Explore the material –
**A.** Can you repeat word for word the part of the options-trading discussion starting with "The problem isn't" and going on through "the users do."?
**B.** Could you carry on the options-trading discussion from the point where it stops?
-- Selected text follows --
How the hell is this a thing? Who approved this UI?
The problem isn't the "UI" the problem is that people are options trading who have no business doing so. It is actually incredibly complicated, and some gambits people are making even more so.
I've read up on options, but I don't do so because I know enough to know I'd need to full time study it for up to a year and then dry-trade to test my assumptions.
Tragic event regardless, and a stark reminder to us programmers that we should always keep in mind what exactly we're doing, what are we telling the users, what are we letting the users do.
However a big difference to a corporate bankruptcy is that if you're unable to provide for yourself, you can apply to the trustee/court to get some money for essentials from your previous assets. You can also claim that certain assets are "essential", so you can keep them. This could be clothes, furniture etc. You also get to keep tools, means of transportation etc that you require for your work or similar. Your home is also protected to some degree.
Once the case is settled you pretty much continue your life. You can't start a company for some time, but AFAIK nothing huge hanging over you.
Imagine you're the finance manager for an endowment of a university. You may have a fiduciary duty to grow the endowment by x%/year or not really lose all the money you have. Maybe if your endowment drops by 10% that means you can't fund the physics research department.
Now, what can you do about it? You want to protect the investment, but you can't predict the future. So instead you pay people for the option to buy shares of stock at a certain price or sell shares at a certain price. You know that if your investments drop some % it means you can't fund the physics department, so you pay a small amount of money to insure that if something crazy happens, like a pandemic, that you don't lose 10% or more of your endowment.
-- Selected text concluded --
-- Data follows --
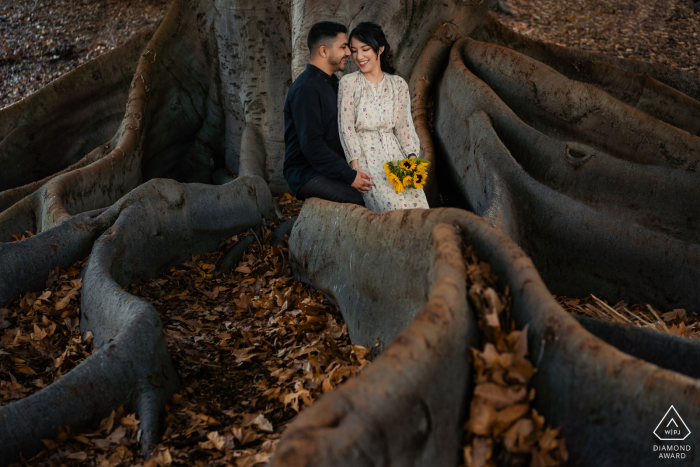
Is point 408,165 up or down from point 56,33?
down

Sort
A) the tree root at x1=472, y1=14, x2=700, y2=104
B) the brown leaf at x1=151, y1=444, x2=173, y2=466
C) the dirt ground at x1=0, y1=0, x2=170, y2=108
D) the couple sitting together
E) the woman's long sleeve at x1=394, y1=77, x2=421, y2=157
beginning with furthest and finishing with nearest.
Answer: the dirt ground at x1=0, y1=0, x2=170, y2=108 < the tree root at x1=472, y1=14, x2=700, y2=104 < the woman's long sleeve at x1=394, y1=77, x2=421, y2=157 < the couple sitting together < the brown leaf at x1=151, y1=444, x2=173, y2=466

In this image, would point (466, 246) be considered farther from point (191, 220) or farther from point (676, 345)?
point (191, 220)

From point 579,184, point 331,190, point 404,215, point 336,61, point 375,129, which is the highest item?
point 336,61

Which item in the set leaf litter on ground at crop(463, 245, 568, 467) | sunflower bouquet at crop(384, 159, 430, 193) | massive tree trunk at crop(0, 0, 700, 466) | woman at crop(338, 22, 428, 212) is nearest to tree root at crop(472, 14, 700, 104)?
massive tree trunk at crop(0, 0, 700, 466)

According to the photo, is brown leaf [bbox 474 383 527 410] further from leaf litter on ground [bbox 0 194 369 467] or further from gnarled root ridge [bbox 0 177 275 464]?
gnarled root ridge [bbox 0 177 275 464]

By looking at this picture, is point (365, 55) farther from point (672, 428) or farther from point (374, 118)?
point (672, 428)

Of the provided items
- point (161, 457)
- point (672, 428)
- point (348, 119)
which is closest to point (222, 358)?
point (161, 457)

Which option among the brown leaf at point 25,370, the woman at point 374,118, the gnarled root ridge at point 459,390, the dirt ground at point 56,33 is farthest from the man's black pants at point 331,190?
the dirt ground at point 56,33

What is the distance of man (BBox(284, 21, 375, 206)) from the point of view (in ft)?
-- Data concluded --
-- Data follows --
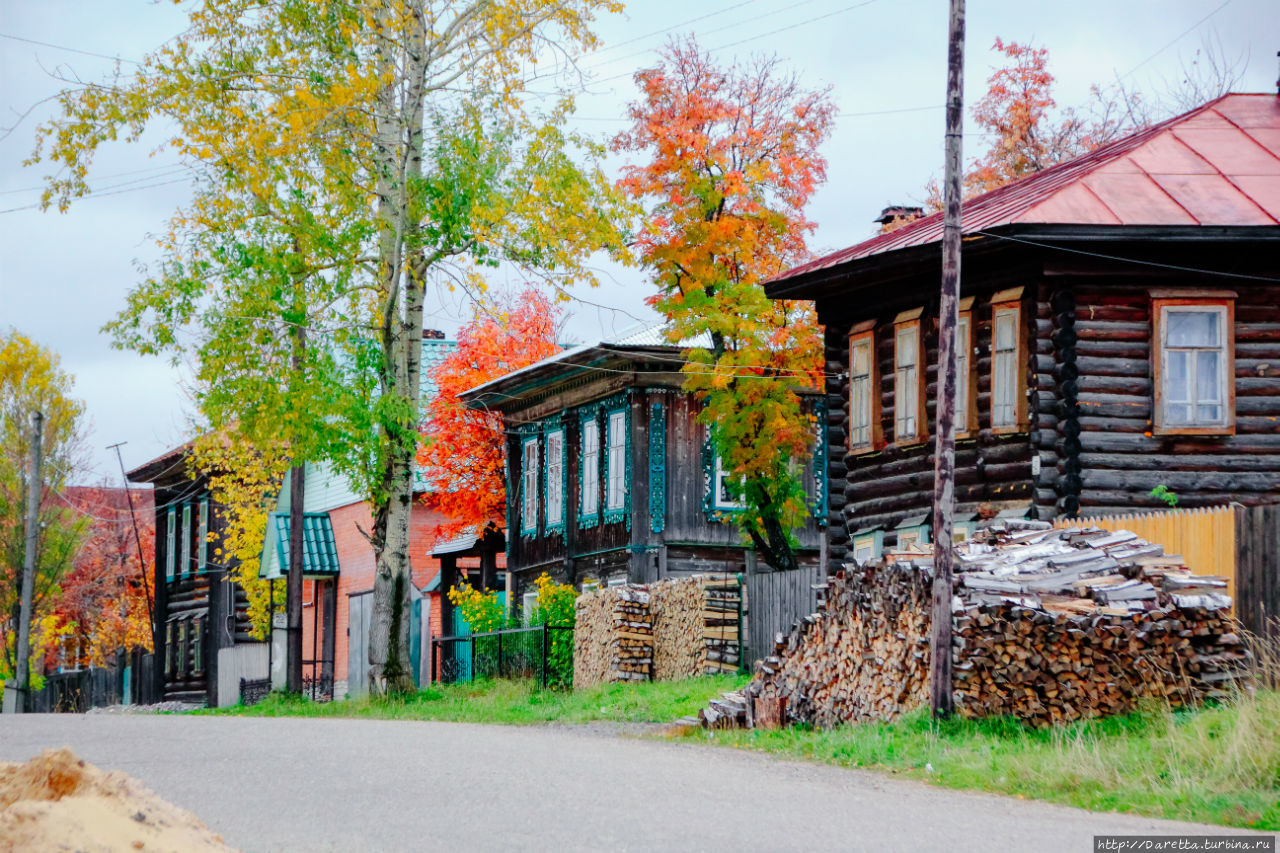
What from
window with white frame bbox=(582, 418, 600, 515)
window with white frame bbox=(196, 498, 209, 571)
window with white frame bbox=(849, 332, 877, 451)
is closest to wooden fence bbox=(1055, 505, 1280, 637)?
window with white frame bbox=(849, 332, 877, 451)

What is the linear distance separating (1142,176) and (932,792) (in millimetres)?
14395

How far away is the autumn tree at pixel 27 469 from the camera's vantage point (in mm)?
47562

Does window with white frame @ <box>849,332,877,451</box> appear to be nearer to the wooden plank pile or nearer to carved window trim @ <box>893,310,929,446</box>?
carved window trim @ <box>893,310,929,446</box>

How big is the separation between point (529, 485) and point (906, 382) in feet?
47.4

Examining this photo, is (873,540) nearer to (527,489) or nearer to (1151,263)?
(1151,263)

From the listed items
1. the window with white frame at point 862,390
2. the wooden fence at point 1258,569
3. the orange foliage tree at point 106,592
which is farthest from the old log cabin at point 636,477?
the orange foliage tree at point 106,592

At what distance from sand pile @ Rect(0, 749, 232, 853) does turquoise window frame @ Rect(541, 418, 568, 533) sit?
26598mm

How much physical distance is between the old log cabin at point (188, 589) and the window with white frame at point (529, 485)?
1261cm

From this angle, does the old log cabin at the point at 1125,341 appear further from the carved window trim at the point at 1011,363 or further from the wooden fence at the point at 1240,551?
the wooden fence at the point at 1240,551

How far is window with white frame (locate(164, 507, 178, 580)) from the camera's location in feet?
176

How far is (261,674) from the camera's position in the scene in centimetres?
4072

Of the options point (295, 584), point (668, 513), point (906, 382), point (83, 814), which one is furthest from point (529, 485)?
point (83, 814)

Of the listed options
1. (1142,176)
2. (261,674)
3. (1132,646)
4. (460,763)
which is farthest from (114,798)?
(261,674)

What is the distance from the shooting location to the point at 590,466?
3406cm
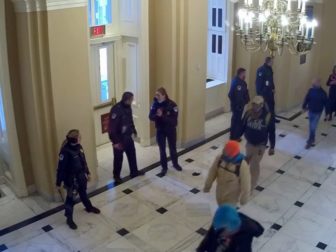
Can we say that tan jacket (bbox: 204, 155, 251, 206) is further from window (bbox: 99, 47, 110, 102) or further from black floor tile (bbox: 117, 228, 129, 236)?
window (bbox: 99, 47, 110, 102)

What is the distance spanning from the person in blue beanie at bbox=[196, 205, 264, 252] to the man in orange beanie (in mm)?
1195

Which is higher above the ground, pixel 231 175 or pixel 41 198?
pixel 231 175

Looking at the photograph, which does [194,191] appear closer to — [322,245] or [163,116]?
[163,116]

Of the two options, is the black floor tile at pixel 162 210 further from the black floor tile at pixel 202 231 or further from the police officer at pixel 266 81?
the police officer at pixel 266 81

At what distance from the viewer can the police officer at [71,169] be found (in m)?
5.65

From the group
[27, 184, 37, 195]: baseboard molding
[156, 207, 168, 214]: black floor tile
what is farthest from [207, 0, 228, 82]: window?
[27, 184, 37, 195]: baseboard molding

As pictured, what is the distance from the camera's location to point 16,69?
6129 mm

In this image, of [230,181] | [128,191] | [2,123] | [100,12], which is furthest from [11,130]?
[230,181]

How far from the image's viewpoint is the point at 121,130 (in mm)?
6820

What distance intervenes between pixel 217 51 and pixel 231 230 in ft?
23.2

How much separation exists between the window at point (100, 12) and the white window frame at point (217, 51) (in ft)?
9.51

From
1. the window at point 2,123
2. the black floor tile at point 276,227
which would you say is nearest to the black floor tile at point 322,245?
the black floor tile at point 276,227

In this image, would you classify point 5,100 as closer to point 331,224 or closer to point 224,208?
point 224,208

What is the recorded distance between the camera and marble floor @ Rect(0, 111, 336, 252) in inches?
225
-- Data concluded --
Answers to the exercise –
**A.**
The problem isn't the "UI" the problem is that people are options trading who have no business doing so. It is actually incredibly complicated, and some gambits people are making even more so.
I've read up on options, but I don't do so because I know enough to know I'd need to full time study it for up to a year and then dry-trade to test my assumptions.
Tragic event regardless, and a stark reminder to us programmers that we should always keep in mind what exactly we're doing, what are we telling the users, what are we letting the users do.

**B.**
I know that's not the best explanation, but hopefully you get the gist of it. People who do options trading are trading with a leveraged exposure to the price of a stock. They potentially can be left with $0 because the options become worthless, so they're taking the risk of that happening with the hope that the stock price moves in a certain direction, so that the people who need to protect their money will pay them in order to protect against stock price movements.
Hopefully someone else can chime in here too with something more concise.
W.R.T this scenario with Robinhood - this will sound callous but it's a non-story. There's no HUGE problem that needs to be solved here besides Robinhood (and other applications) being more strict about letting people trade options. People take risks, they live life. Sometimes they make mistakes and commit suicide. It's incredibly tragic, it really is, but millions of people trade options and it is a functional aspect of capital markets.
Living should be better/easier then not living.
I do wanna make clear, that suicide well thought of and for a clear reason, is still a valid thing and everyone of us should have control over their own lifes.
That said, Robinhood is evil.
> shower of colorful confetti Robinhood routinely deploys after customers make trades.
Robinhood intentionally attempts to make financial transactions fun and desirable to the user. This is to drive more trade volume on their platform. The app is leveraging psychology to make users more active on the platform, which may not necessarily be in the user's longterm financial interest. If your financial app uses the same gamification tricks as a slot machine, that's a problem.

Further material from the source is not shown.